Kanika, Disha and Kabir were partners sharing profits in the ratio of 2 : 1 : 1. On 31-3-2016, their Balance Sheet was as under :
Liabilities | Amount (Rs.) | Assets | Amount (Rs.) |
Trade creditors | 53,000 | Bank | 60,000 |
Employees’ Provident Fund | 47,000 | Debtors | 60,000 |
Kanika’s capital | 2,00,000 | Stock | 1,00,000 |
Disha’s capital | 1,00,000 | Fixed assets | 2,40,000 |
Kabir’s capital | 80,000 | Profit & Loss A/c. | 20,000 |
Total | 4,80,000 | Total | 4,80,000 |
Kanika retired on 1-4-2016. For this purpose, the following adjustments were agreed upon :
(a) Goodwill of the firm was valued at 2 years’ purchase of average profits of three completed years preceding the date of retirement.
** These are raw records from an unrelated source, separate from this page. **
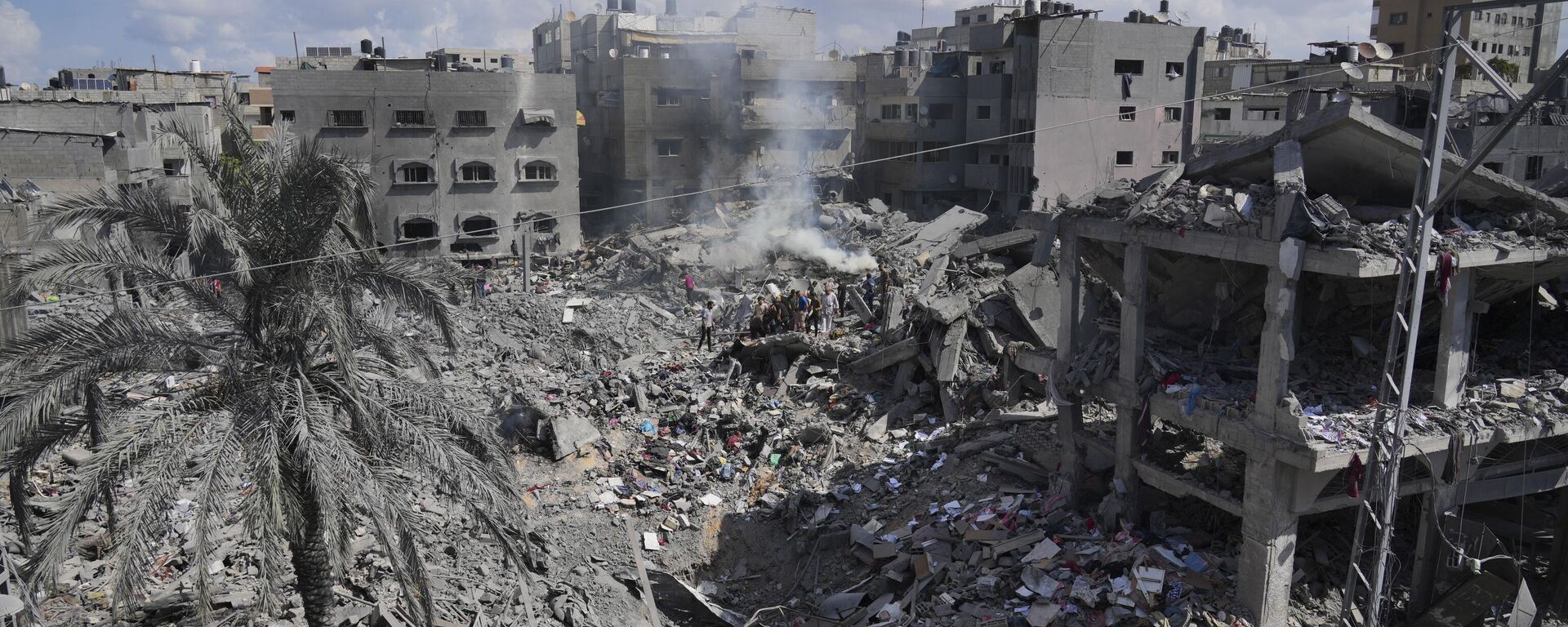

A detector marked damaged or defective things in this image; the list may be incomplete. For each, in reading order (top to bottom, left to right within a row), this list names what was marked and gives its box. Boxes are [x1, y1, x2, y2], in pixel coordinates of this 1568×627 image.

broken window [1110, 59, 1147, 74]
broken window [329, 110, 365, 127]
broken window [394, 110, 432, 126]
damaged apartment building [536, 0, 859, 230]
shattered facade [536, 5, 859, 230]
damaged apartment building [859, 0, 1197, 219]
broken window [398, 162, 435, 182]
damaged apartment building [270, 46, 583, 256]
shattered facade [273, 63, 586, 256]
broken window [457, 161, 495, 180]
broken window [520, 161, 558, 180]
broken window [1524, 155, 1548, 180]
broken window [401, 219, 439, 241]
damaged apartment building [1016, 98, 1568, 620]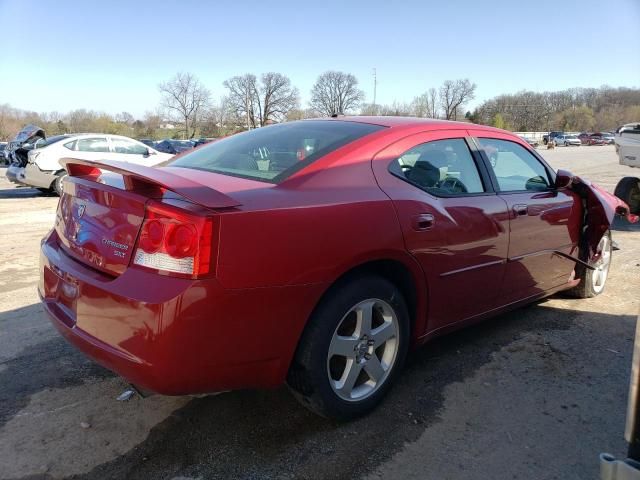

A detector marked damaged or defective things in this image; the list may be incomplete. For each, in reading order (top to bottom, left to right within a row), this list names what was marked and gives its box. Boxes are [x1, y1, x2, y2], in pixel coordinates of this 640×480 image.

wrecked vehicle [4, 124, 46, 187]
cracked asphalt [0, 144, 636, 478]
wrecked vehicle [38, 119, 636, 420]
wrecked vehicle [612, 123, 640, 215]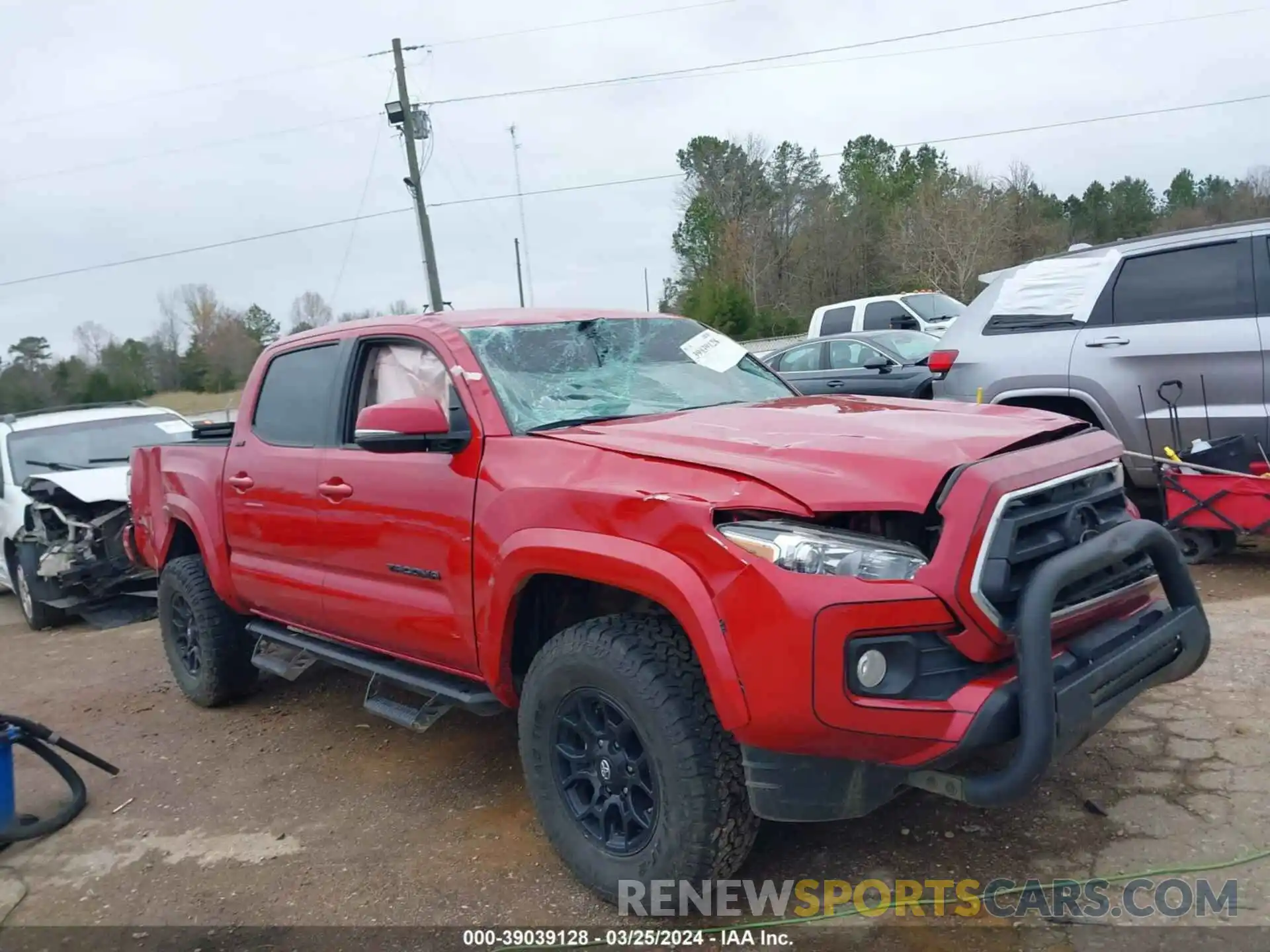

The profits for the year :
2013-14 were Rs. 1,00,000 and for 2014-15 were Rs. 1,30,000.
(b) Fixed assets were to be increased to Rs. 3,00,000.
(c) Stock was to be valued at 120%.
(d) The amount payable to Kanika was transferred to her loan account.
Prepare Revaluation Account, Capital Accounts of the partners and the Balance Sheet of the reconstituted firm.